Your task. Please reproduce the entire listing, character for character.

++++++++

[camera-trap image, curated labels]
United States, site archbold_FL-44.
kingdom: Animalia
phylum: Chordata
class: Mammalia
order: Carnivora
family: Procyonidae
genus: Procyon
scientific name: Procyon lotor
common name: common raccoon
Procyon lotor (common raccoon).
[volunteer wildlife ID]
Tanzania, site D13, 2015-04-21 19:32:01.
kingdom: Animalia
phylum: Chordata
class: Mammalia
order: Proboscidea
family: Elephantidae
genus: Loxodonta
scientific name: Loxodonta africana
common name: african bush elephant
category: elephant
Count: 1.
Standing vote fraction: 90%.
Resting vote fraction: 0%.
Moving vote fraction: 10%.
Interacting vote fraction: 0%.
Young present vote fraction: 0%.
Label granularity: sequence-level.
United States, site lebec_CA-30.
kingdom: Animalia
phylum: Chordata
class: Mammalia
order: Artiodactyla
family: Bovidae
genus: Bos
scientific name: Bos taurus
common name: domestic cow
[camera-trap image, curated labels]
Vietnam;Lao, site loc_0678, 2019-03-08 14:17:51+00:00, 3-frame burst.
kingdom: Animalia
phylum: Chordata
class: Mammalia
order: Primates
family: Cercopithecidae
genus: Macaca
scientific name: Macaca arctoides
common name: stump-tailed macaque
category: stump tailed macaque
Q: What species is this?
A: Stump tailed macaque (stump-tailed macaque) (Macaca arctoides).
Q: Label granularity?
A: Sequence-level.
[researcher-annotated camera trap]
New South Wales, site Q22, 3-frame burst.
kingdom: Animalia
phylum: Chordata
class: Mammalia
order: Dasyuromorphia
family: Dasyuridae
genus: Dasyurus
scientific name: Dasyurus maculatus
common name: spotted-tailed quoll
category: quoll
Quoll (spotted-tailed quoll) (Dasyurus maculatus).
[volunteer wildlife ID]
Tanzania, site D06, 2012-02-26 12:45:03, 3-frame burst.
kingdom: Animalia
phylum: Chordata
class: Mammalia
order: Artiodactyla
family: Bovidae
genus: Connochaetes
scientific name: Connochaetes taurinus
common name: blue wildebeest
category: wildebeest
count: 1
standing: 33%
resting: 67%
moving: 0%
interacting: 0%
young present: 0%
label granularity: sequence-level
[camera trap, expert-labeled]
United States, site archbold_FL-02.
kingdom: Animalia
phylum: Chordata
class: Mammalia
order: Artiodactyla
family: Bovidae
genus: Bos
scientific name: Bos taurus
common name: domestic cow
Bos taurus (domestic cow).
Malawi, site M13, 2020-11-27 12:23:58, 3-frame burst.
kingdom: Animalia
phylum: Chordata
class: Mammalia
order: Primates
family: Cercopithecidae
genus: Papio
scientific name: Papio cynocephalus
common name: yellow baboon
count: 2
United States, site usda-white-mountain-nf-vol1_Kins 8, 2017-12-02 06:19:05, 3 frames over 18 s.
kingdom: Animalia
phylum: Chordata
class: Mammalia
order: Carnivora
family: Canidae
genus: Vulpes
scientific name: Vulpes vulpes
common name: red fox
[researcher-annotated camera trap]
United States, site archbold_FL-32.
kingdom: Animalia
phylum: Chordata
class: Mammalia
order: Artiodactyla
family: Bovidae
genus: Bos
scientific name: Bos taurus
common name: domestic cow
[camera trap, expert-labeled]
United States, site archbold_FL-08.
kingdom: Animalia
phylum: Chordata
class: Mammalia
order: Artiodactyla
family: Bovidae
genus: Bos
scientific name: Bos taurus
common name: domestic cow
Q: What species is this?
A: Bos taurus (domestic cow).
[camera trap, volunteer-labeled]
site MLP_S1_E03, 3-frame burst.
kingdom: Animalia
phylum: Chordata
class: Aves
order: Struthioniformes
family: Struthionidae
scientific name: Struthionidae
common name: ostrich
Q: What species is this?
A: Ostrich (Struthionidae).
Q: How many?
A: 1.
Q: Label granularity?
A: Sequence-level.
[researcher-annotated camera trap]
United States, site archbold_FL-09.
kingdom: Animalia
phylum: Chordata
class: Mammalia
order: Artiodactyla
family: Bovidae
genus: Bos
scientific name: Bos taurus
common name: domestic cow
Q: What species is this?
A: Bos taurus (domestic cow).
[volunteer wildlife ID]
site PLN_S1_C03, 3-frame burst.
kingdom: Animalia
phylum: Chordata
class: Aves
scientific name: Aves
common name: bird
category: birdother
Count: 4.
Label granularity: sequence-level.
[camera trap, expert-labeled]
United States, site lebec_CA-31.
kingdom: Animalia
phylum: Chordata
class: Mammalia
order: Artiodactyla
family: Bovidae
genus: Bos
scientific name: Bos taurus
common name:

++++++++

Response to the task.
[camera-trap image, curated labels]
United States, site archbold_FL-44.
kingdom: Animalia
phylum: Chordata
class: Mammalia
order: Carnivora
family: Procyonidae
genus: Procyon
scientific name: Procyon lotor
common name: common raccoon
Procyon lotor (common raccoon).
[volunteer wildlife ID]
Tanzania, site D13, 2015-04-21 19:32:01.
kingdom: Animalia
phylum: Chordata
class: Mammalia
order: Proboscidea
family: Elephantidae
genus: Loxodonta
scientific name: Loxodonta africana
common name: african bush elephant
category: elephant
Count: 1.
Standing vote fraction: 90%.
Resting vote fraction: 0%.
Moving vote fraction: 10%.
Interacting vote fraction: 0%.
Young present vote fraction: 0%.
Label granularity: sequence-level.
United States, site lebec_CA-30.
kingdom: Animalia
phylum: Chordata
class: Mammalia
order: Artiodactyla
family: Bovidae
genus: Bos
scientific name: Bos taurus
common name: domestic cow
[camera-trap image, curated labels]
Vietnam;Lao, site loc_0678, 2019-03-08 14:17:51+00:00, 3-frame burst.
kingdom: Animalia
phylum: Chordata
class: Mammalia
order: Primates
family: Cercopithecidae
genus: Macaca
scientific name: Macaca arctoides
common name: stump-tailed macaque
category: stump tailed macaque
Q: What species is this?
A: Stump tailed macaque (stump-tailed macaque) (Macaca arctoides).
Q: Label granularity?
A: Sequence-level.
[researcher-annotated camera trap]
New South Wales, site Q22, 3-frame burst.
kingdom: Animalia
phylum: Chordata
class: Mammalia
order: Dasyuromorphia
family: Dasyuridae
genus: Dasyurus
scientific name: Dasyurus maculatus
common name: spotted-tailed quoll
category: quoll
Quoll (spotted-tailed quoll) (Dasyurus maculatus).
[volunteer wildlife ID]
Tanzania, site D06, 2012-02-26 12:45:03, 3-frame burst.
kingdom: Animalia
phylum: Chordata
class: Mammalia
order: Artiodactyla
family: Bovidae
genus: Connochaetes
scientific name: Connochaetes taurinus
common name: blue wildebeest
category: wildebeest
count: 1
standing: 33%
resting: 67%
moving: 0%
interacting: 0%
young present: 0%
label granularity: sequence-level
[camera trap, expert-labeled]
United States, site archbold_FL-02.
kingdom: Animalia
phylum: Chordata
class: Mammalia
order: Artiodactyla
family: Bovidae
genus: Bos
scientific name: Bos taurus
common name: domestic cow
Bos taurus (domestic cow).
Malawi, site M13, 2020-11-27 12:23:58, 3-frame burst.
kingdom: Animalia
phylum: Chordata
class: Mammalia
order: Primates
family: Cercopithecidae
genus: Papio
scientific name: Papio cynocephalus
common name: yellow baboon
count: 2
United States, site usda-white-mountain-nf-vol1_Kins 8, 2017-12-02 06:19:05, 3 frames over 18 s.
kingdom: Animalia
phylum: Chordata
class: Mammalia
order: Carnivora
family: Canidae
genus: Vulpes
scientific name: Vulpes vulpes
common name: red fox
[researcher-annotated camera trap]
United States, site archbold_FL-32.
kingdom: Animalia
phylum: Chordata
class: Mammalia
order: Artiodactyla
family: Bovidae
genus: Bos
scientific name: Bos taurus
common name: domestic cow
[camera trap, expert-labeled]
United States, site archbold_FL-08.
kingdom: Animalia
phylum: Chordata
class: Mammalia
order: Artiodactyla
family: Bovidae
genus: Bos
scientific name: Bos taurus
common name: domestic cow
Q: What species is this?
A: Bos taurus (domestic cow).
[camera trap, volunteer-labeled]
site MLP_S1_E03, 3-frame burst.
kingdom: Animalia
phylum: Chordata
class: Aves
order: Struthioniformes
family: Struthionidae
scientific name: Struthionidae
common name: ostrich
Q: What species is this?
A: Ostrich (Struthionidae).
Q: How many?
A: 1.
Q: Label granularity?
A: Sequence-level.
[researcher-annotated camera trap]
United States, site archbold_FL-09.
kingdom: Animalia
phylum: Chordata
class: Mammalia
order: Artiodactyla
family: Bovidae
genus: Bos
scientific name: Bos taurus
common name: domestic cow
Q: What species is this?
A: Bos taurus (domestic cow).
[volunteer wildlife ID]
site PLN_S1_C03, 3-frame burst.
kingdom: Animalia
phylum: Chordata
class: Aves
scientific name: Aves
common name: bird
category: birdother
Count: 4.
Label granularity: sequence-level.
[camera trap, expert-labeled]
United States, site lebec_CA-31.
kingdom: Animalia
phylum: Chordata
class: Mammalia
order: Artiodactyla
family: Bovidae
genus: Bos
scientific name: Bos taurus
common name:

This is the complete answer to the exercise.